▶ Brief a
Please echo the high availability text word for word, everything from "High Availability Approaches" down to "is High Availability?".

▶ Excerpt to read
+ + + + + + +
High Availability Approaches for Databases ( RDS, Aurora)

Overview

With the AWS Aurora architecture, there is a clear separation between storage and computing. The AWS Aurora offers features like high availability that could be applied to the data in the DB cluster. With that being said, the data is also safely stored even if any or all of the instances in the DB cluster make it unavailable due to unpredictable activities. All the features offered by AWS Aurora help to ensure that at least one or more DB instances are always ready for handling the 'n' number of database requests straight from the application.

What is High Availability?

When we say a service is highly available, what does it mean? We shall be discussing that in this section of the article. A service is said to be highly available when the service is available to the end users even if it gets hit by any unpredictable catastrophic event occurring which could cause the geography to go down and interrupt the seamless experience for the users. When we talk about Availability, it generally has two aspects to it: the periods when the service is accessible for the amount of time, and how much time the system requires to respond to user requests. Hence, high availability describes the systems that provide a high level of operational performance along with quality over a significant period.

A system is defined as highly available depending upon the calculation of the percentage of uptime it offers. The most popular held standard which might be quite difficult to achieve for a system to be called high availability is known as the 'five-nines availability'. The 'five-nines availability' defines the system or product as being available 99.999% of the time to the users. This percentage is mathematically calculated as the number of times the “nines” you see for each service, indicating the rate of high availability. The highly available systems are considered reliable as they continue operating even when critical components fail or malicious attacks occur these systems help to offer a seamless experience to the users.
+ + + + + + +
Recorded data
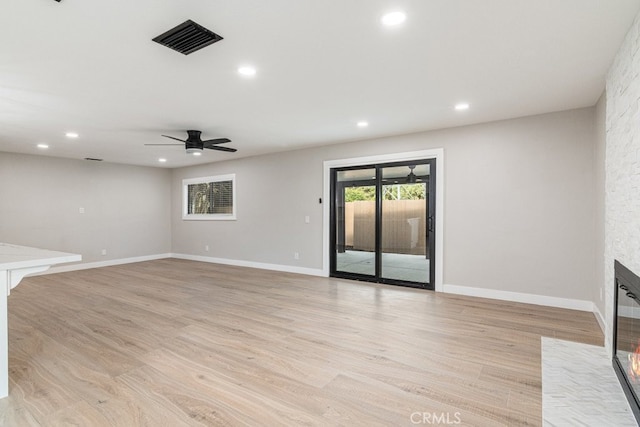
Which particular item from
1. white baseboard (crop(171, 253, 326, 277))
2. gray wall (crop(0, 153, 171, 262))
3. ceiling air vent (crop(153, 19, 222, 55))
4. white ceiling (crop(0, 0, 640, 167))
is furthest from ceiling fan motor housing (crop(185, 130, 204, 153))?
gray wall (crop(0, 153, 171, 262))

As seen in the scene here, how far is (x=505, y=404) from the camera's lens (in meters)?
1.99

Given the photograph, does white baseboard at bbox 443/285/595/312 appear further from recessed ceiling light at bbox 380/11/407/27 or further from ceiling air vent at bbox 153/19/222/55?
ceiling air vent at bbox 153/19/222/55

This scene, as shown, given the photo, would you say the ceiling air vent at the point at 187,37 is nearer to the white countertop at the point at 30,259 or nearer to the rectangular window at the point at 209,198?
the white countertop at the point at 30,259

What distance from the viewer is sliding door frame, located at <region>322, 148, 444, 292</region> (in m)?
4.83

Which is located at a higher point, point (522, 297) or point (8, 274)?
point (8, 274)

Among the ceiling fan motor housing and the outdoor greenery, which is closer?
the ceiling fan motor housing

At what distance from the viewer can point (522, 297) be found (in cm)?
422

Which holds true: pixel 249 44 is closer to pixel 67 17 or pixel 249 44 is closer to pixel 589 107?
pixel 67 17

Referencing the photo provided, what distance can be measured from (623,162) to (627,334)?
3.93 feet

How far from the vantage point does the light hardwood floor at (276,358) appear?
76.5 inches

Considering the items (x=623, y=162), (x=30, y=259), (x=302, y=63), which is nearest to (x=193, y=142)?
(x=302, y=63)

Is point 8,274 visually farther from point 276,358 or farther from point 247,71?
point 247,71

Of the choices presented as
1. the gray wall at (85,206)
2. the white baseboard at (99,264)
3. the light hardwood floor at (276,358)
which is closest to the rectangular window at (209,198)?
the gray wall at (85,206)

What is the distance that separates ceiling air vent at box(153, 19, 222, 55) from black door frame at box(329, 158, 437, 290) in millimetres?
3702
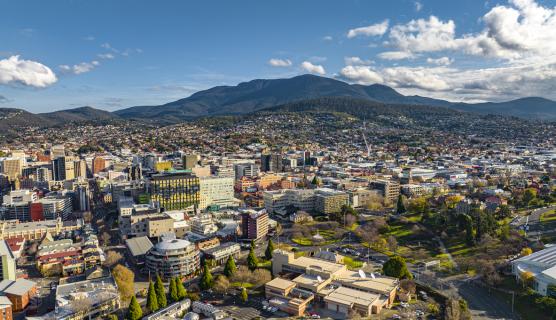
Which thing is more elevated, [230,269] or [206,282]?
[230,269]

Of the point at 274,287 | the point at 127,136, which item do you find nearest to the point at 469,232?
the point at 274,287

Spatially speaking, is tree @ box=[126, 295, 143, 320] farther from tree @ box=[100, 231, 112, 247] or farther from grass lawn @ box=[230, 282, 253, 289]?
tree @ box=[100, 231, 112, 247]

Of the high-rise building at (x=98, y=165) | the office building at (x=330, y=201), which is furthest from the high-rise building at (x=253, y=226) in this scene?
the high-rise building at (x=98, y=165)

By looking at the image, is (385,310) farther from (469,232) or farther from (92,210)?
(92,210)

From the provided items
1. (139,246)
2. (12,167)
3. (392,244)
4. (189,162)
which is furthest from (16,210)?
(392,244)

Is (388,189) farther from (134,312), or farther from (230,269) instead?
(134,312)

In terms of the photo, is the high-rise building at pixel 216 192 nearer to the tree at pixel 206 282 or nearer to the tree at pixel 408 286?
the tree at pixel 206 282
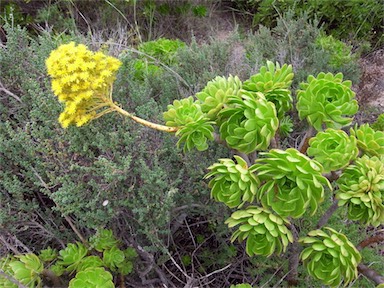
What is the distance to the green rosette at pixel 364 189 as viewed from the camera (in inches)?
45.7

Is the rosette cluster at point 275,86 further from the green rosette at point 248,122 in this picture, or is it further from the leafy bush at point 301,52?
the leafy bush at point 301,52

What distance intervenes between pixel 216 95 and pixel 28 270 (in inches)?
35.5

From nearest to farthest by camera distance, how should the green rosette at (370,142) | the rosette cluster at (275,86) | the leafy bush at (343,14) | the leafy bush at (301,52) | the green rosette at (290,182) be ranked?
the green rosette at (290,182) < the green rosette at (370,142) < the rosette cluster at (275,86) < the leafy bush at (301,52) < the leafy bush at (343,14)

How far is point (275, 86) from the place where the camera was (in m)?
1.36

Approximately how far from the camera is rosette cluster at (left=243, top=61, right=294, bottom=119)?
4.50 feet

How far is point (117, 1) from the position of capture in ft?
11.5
+ + + + + + +
▶ Brief b
Duplicate the rows of the recorded data word for word, everything from their start down to the line containing "76.5 inches", that line included. Leave the pictures out of your answer.

▶ Final result a
High Availability Approaches for Databases ( RDS, Aurora)

Overview

With the AWS Aurora architecture, there is a clear separation between storage and computing. The AWS Aurora offers features like high availability that could be applied to the data in the DB cluster. With that being said, the data is also safely stored even if any or all of the instances in the DB cluster make it unavailable due to unpredictable activities. All the features offered by AWS Aurora help to ensure that at least one or more DB instances are always ready for handling the 'n' number of database requests straight from the application.

What is High Availability?

▶ Final result b
Which particular item from
1. white baseboard (crop(171, 253, 326, 277))
2. gray wall (crop(0, 153, 171, 262))
3. ceiling air vent (crop(153, 19, 222, 55))
4. white ceiling (crop(0, 0, 640, 167))
is furthest from ceiling fan motor housing (crop(185, 130, 204, 153))?
gray wall (crop(0, 153, 171, 262))

As seen in the scene here, how far is (x=505, y=404) from the camera's lens (in meters)?
1.99

Given the photograph, does white baseboard at bbox 443/285/595/312 appear further from recessed ceiling light at bbox 380/11/407/27 or further from ceiling air vent at bbox 153/19/222/55?
ceiling air vent at bbox 153/19/222/55

This scene, as shown, given the photo, would you say the ceiling air vent at the point at 187,37 is nearer to the white countertop at the point at 30,259 or nearer to the rectangular window at the point at 209,198?
the white countertop at the point at 30,259

What distance from the viewer is sliding door frame, located at <region>322, 148, 444, 292</region> (in m)?
4.83

Which is located at a higher point, point (522, 297) or point (8, 274)?
point (8, 274)

Among the ceiling fan motor housing and the outdoor greenery, which is closer?
the ceiling fan motor housing

At what distance from the viewer can point (522, 297) be found (in cm)?
422

Which holds true: pixel 249 44 is closer to pixel 67 17 or pixel 249 44 is closer to pixel 589 107?
pixel 67 17

Referencing the photo provided, what distance can be measured from (623,162) to (627,334)?
3.93 feet

How far from the vantage point does the light hardwood floor at (276,358) appear?
76.5 inches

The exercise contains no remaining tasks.